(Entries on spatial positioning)
(begin)

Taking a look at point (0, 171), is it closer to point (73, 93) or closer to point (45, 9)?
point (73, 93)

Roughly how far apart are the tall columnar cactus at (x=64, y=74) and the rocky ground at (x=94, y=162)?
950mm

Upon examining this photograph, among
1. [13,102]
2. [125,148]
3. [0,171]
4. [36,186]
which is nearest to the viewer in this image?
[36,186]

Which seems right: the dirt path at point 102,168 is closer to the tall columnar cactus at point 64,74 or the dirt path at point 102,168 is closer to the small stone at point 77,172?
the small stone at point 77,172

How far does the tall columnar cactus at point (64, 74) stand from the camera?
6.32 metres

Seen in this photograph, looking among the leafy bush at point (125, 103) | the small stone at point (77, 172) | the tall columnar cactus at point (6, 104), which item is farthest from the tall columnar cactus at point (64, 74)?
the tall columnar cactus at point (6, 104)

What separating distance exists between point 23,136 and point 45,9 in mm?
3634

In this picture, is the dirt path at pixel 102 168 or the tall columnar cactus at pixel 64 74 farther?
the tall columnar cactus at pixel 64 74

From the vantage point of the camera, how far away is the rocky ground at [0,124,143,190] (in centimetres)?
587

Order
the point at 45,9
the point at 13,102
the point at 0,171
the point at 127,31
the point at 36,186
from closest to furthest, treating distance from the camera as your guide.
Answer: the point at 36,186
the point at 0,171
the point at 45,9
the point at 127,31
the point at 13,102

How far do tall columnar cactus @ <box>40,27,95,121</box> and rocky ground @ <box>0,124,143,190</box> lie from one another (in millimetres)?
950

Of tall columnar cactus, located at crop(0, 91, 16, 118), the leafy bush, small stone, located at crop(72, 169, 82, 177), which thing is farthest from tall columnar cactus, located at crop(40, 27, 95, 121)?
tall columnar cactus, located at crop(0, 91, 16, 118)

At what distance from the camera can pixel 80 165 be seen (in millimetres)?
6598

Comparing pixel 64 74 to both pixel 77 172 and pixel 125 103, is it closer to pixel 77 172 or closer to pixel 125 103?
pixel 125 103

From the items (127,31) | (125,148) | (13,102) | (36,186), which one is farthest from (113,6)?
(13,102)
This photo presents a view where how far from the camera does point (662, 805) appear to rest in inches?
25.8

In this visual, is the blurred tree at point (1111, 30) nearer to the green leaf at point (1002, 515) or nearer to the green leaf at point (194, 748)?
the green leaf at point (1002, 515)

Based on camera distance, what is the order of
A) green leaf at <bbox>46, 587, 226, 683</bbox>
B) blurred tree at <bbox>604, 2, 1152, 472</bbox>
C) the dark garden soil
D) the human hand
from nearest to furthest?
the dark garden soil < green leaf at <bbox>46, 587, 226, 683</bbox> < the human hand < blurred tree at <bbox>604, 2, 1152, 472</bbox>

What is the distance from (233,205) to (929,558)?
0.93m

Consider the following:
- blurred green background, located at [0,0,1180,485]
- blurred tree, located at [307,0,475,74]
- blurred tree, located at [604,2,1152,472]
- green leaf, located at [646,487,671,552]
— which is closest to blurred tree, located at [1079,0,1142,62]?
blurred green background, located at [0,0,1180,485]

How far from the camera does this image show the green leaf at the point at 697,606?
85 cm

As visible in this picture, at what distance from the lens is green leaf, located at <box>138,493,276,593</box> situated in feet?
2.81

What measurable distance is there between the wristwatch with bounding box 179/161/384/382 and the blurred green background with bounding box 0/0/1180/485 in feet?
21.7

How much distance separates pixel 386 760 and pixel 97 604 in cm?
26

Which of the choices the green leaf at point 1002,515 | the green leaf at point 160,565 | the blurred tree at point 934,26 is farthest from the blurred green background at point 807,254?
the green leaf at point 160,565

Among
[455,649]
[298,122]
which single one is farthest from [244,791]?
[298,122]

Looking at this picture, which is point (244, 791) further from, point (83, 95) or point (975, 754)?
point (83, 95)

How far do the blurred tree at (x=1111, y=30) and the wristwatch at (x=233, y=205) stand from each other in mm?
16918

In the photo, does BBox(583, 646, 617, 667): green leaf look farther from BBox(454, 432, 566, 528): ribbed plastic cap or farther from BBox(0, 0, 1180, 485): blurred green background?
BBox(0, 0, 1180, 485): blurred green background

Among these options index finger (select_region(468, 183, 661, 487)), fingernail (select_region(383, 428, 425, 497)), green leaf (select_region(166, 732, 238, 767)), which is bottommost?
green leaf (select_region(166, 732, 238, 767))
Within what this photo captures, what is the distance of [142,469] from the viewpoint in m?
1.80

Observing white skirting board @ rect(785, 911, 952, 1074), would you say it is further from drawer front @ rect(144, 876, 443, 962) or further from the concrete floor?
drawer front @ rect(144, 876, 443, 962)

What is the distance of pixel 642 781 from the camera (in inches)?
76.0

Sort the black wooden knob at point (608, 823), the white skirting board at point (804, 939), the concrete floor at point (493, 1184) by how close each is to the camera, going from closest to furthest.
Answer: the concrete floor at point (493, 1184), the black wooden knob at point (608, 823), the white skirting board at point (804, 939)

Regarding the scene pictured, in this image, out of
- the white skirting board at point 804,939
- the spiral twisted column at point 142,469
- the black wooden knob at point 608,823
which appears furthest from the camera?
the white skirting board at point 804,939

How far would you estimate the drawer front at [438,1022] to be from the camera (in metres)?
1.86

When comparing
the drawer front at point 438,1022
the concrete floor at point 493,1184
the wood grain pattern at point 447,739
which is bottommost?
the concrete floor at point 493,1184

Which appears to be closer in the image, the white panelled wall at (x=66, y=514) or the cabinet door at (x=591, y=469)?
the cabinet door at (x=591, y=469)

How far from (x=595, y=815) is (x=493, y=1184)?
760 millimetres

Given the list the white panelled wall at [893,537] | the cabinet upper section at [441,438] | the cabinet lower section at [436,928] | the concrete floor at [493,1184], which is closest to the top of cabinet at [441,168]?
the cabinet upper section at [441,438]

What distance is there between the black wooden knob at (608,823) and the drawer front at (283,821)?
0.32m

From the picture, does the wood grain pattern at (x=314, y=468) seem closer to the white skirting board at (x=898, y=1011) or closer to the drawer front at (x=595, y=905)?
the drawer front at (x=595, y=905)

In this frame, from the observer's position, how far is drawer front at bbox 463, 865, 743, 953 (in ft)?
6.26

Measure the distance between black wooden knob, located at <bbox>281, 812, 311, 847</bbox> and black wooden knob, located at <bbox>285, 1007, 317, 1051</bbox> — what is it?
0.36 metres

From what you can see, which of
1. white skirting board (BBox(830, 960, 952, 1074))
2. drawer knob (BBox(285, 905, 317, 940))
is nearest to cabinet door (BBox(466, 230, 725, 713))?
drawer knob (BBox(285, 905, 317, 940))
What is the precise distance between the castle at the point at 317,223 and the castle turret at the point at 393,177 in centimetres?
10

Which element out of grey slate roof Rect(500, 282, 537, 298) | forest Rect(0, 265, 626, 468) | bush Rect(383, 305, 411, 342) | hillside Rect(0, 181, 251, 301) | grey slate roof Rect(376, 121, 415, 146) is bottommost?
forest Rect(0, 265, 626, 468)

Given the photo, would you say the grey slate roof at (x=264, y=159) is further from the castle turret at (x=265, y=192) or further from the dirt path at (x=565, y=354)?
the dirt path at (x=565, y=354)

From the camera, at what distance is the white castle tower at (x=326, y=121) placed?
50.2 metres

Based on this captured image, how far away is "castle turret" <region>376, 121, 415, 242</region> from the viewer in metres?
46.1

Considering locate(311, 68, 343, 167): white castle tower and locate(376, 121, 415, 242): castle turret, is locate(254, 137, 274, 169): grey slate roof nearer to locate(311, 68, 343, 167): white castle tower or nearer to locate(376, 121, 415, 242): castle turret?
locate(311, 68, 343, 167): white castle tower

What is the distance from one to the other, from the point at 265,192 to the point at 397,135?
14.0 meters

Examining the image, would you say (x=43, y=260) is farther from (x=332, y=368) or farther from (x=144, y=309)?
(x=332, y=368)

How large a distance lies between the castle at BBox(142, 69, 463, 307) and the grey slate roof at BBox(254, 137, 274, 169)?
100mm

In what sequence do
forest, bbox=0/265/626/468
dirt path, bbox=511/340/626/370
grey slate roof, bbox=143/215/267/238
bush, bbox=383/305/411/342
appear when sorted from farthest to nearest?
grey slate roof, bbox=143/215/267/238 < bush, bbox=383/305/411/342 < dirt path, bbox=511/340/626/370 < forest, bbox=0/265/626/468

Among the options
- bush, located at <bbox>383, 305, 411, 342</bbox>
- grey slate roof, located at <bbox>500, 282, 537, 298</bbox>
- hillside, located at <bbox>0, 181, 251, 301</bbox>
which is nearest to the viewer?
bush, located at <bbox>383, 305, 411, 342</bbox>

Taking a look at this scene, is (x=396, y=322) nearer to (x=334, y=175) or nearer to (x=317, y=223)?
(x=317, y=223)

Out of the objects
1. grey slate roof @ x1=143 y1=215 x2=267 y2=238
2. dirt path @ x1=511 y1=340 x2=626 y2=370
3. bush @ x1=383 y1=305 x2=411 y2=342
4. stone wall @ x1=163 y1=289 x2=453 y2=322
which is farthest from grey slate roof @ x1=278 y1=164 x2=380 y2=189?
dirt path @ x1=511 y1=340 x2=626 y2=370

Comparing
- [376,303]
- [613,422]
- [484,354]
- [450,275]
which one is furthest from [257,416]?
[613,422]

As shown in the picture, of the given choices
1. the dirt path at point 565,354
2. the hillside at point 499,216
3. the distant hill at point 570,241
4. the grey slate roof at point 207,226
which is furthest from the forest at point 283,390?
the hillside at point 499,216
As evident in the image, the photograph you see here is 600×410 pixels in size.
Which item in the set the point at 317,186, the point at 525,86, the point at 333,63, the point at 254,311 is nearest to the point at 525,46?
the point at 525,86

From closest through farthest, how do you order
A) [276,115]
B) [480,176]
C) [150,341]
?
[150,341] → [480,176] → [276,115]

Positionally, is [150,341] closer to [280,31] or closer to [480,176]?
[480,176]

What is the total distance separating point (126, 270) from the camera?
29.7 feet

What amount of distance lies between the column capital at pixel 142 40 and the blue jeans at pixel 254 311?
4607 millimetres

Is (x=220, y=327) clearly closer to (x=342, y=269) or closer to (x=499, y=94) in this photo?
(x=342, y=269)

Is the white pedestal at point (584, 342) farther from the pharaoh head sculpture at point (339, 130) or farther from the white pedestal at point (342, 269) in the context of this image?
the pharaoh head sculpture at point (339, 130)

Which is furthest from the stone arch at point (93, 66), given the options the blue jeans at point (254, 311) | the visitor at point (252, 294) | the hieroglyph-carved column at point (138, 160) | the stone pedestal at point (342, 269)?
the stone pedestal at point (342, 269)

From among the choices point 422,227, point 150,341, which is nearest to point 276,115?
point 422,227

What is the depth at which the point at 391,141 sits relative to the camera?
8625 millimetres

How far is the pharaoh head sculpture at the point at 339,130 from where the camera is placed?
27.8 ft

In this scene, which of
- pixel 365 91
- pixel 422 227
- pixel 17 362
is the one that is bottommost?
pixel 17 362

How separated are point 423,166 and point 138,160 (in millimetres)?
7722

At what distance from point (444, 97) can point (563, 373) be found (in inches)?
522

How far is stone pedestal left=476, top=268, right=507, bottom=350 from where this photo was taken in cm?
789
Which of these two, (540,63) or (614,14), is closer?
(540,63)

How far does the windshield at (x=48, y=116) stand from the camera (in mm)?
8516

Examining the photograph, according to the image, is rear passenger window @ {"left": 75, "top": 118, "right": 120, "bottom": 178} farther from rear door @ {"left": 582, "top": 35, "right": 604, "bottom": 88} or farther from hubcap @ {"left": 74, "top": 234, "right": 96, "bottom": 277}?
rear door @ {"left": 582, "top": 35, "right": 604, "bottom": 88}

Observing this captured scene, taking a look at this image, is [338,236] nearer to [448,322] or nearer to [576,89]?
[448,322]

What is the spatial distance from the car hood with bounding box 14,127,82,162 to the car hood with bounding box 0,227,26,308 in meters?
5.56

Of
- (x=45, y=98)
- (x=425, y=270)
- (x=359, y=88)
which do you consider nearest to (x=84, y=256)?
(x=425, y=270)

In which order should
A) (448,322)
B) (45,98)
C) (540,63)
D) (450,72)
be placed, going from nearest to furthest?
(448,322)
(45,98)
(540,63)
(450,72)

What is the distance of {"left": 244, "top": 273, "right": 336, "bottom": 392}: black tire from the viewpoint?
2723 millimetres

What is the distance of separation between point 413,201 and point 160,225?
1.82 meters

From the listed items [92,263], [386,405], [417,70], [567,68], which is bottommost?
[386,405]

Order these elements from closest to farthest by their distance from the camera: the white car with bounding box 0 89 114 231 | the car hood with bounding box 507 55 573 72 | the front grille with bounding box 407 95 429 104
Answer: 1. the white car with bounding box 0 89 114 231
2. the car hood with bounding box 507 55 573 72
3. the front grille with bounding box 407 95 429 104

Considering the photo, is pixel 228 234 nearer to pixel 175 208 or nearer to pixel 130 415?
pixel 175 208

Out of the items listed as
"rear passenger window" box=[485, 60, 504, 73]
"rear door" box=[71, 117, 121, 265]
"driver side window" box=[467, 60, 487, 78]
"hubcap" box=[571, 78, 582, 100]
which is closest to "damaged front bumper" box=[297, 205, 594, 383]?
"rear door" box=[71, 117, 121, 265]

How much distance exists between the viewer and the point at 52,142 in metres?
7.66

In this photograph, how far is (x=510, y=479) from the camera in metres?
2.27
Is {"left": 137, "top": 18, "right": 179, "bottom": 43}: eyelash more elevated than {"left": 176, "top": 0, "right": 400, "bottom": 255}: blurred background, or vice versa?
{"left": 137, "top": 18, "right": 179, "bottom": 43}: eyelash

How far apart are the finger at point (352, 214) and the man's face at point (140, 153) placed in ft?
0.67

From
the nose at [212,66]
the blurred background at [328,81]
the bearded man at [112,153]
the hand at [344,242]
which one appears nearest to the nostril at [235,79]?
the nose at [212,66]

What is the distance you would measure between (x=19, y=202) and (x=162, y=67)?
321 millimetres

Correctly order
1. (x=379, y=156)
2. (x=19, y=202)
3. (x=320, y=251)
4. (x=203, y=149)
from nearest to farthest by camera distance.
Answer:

(end)

Please swap "cactus" for "saguaro" in everything from the start of the entries down to the line containing "6.32 metres", and give those lines again with nothing else changed.

Taking a look at point (0, 171), is it closer to point (73, 93) or closer to point (45, 9)?
point (73, 93)

Roughly how far apart are the tall columnar saguaro at (x=64, y=74) and the rocky ground at (x=94, y=162)?
950mm

Upon examining this photograph, among
1. [13,102]
2. [125,148]
3. [0,171]
4. [36,186]
which is nearest to the viewer in this image?
[36,186]

Which seems right: the dirt path at point 102,168 is closer to the tall columnar saguaro at point 64,74 or the dirt path at point 102,168 is closer to the small stone at point 77,172?
the small stone at point 77,172

How far does the tall columnar saguaro at point (64, 74) stand from the camera?
6.32 metres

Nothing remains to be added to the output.